> **SELECTED TEXT**
------------------------------------------------------------
- Promotion: Fighting Network Rings
- Date: October 9, 2000 - February 24, 2001
- City: Tokyo and Osaka

= RINGS King of Kings Tournament 2000 =

Fighting Network Rings MMA event in 2000

The King of Kings Tournament 2000 was a series of three separate mixed martial arts events held by the Fighting Network Rings (RINGS). The tournament took place in both Tokyo and Osaka between October 9, 2000 and February 24, 2001. The tournament was the second of two King of Kings tournaments.

==Rules==
The tournament had two qualifying events: King of Kings 2000 Block A and King of Kings 2000 Block B. The fighters who advance from the qualifying events would compete in the King of Kings 2000 Final. The fights would consist of two five-minute rounds and, as in all RINGS bouts, no striking was allowed to the head of a grounded opponent.

===Interesting Facts===
This tournament had many participants who went on to have great success in mixed martial arts. Antônio Rodrigo Nogueira, Randy Couture, Dave Menne, and Fedor Emelianenko all became champions in their respective organizations (PRIDE Fighting Championships and UFC).
------------------------------------------------------------
> **DATA ROWS**
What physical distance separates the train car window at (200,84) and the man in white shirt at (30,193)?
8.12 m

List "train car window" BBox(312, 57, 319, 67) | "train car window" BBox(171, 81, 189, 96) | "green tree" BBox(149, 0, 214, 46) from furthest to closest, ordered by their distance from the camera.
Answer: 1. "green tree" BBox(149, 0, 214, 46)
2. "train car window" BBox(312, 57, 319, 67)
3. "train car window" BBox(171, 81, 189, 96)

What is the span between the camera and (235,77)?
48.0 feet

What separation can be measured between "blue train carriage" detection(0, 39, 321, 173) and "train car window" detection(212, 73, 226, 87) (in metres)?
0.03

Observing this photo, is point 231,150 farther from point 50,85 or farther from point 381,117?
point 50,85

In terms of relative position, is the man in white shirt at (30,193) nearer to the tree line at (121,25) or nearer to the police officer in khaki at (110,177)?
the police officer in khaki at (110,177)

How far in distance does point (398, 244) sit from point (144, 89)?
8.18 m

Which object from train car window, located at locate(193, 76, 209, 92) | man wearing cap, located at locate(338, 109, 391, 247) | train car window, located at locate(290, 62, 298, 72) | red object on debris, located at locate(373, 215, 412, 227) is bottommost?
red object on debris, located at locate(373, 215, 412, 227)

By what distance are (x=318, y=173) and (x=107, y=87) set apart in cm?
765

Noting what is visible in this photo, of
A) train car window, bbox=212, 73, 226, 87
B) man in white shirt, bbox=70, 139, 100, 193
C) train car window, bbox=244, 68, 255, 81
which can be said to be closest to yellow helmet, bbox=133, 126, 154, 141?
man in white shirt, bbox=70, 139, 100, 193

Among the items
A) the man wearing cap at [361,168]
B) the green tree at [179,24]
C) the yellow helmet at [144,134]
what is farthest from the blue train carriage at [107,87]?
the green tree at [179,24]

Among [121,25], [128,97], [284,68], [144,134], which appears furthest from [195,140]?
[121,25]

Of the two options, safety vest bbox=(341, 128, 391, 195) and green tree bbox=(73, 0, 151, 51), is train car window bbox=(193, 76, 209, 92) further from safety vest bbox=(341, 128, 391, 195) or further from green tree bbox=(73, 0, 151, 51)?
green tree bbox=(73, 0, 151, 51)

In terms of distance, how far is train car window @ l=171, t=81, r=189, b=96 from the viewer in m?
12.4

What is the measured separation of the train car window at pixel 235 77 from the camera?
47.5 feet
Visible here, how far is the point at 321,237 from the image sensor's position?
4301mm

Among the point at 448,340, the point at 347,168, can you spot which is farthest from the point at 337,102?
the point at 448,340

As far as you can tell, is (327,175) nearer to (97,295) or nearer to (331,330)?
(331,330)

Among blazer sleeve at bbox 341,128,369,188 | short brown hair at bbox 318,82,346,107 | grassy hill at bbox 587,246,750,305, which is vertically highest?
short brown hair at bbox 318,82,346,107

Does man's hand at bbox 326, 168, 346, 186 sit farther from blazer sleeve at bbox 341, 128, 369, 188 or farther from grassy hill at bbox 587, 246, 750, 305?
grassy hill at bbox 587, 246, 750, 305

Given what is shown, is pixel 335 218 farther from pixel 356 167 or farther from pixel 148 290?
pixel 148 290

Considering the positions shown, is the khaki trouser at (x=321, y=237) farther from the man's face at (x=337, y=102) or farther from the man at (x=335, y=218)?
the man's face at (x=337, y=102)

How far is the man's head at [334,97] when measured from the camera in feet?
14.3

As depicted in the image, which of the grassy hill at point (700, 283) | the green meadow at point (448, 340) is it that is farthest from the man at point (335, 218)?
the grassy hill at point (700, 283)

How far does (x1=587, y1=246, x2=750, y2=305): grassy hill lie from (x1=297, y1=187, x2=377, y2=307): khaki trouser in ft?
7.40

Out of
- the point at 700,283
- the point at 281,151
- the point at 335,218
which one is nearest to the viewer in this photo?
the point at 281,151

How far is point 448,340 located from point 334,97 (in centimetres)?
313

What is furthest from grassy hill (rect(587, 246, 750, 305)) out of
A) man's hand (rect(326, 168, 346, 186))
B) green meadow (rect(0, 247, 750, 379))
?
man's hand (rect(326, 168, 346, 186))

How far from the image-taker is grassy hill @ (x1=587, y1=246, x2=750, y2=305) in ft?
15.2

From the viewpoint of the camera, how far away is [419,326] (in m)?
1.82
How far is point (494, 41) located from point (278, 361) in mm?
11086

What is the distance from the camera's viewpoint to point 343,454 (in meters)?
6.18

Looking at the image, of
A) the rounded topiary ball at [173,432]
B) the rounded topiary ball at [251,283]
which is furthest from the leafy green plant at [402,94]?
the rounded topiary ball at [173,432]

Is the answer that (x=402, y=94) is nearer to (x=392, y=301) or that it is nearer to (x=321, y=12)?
------------------------------------------------------------
> **TASK**
In the King of Kings Tournament 2000 text, how were the fights structured in terms of rounds? The data come from a separate source unrelated to the text.

> **TASK RESPONSE**
Each fight consisted of two five-minute rounds.